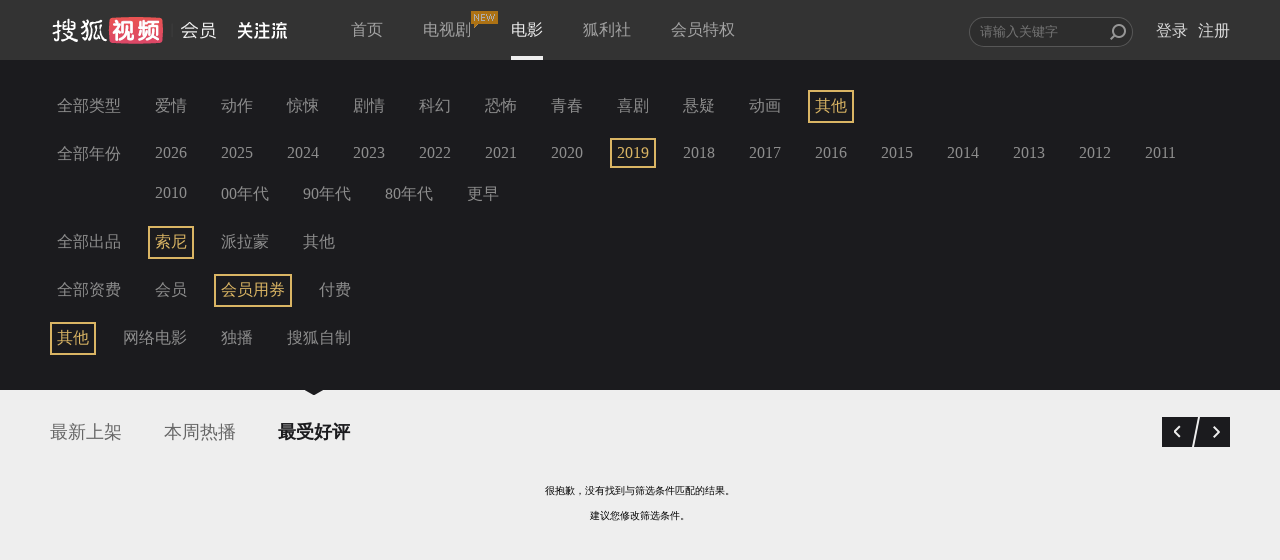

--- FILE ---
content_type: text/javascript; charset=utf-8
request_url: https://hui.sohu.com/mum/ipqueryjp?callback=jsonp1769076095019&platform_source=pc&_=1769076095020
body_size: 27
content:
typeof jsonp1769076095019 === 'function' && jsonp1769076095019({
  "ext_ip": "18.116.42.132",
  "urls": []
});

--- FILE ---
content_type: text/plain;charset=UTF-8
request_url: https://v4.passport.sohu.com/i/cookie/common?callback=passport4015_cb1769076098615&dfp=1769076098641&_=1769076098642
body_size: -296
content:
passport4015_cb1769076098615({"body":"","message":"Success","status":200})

=====

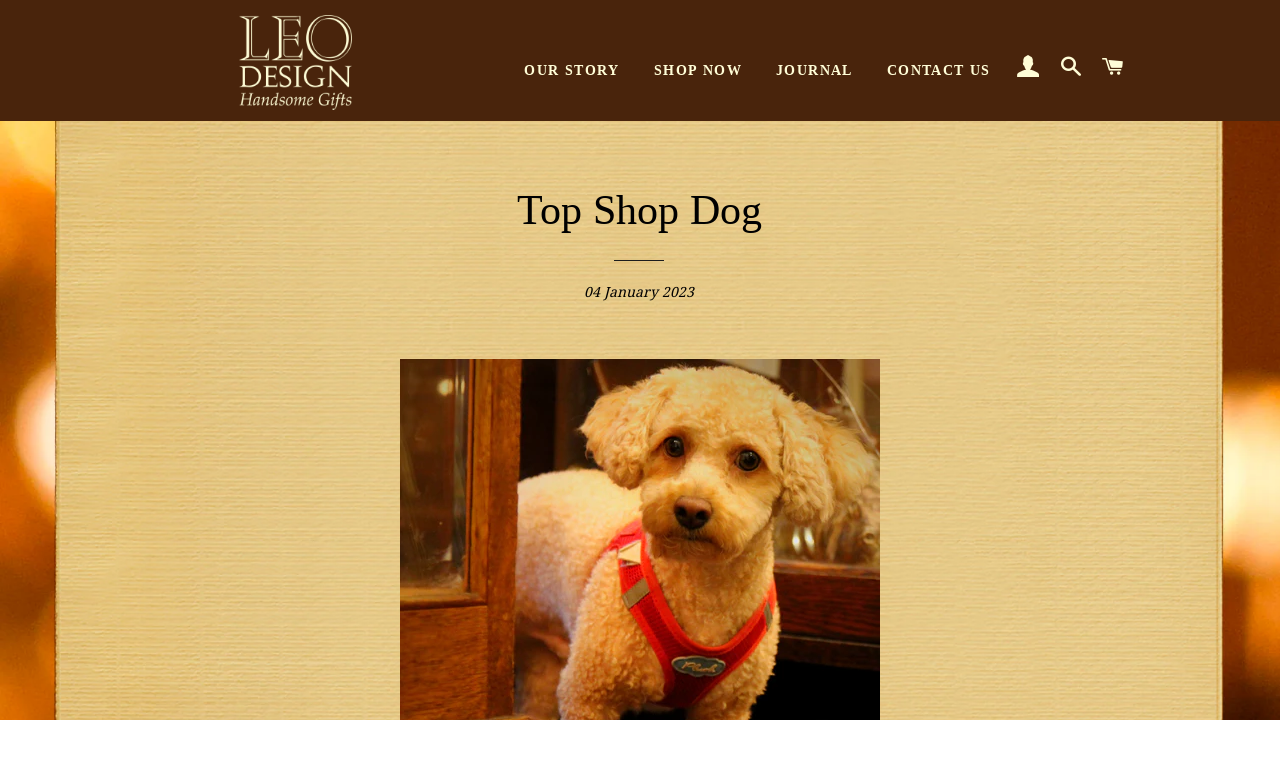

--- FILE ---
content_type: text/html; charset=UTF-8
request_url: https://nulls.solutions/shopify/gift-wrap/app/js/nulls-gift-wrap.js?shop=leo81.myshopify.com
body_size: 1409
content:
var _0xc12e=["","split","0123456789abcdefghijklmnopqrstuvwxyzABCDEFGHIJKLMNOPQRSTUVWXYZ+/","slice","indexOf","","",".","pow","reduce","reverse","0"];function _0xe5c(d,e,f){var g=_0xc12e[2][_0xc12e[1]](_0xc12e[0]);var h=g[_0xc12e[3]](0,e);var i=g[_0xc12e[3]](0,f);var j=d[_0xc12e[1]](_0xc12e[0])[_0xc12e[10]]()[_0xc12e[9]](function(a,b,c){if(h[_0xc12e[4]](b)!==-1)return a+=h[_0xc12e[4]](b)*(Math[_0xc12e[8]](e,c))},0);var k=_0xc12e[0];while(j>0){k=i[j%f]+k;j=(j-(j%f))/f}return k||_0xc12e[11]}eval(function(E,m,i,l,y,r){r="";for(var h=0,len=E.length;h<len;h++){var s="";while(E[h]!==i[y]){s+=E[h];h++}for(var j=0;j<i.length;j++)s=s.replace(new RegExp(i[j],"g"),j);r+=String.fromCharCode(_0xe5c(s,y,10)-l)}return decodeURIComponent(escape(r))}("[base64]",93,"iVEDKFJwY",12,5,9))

=====

Check each line above for the string "sohu", then copy the ones that have it.

request_url: https://hui.sohu.com/mum/ipqueryjp?callback=jsonp1769076095019&platform_source=pc&_=1769076095020
request_url: https://v4.passport.sohu.com/i/cookie/common?callback=passport4015_cb1769076098615&dfp=1769076098641&_=1769076098642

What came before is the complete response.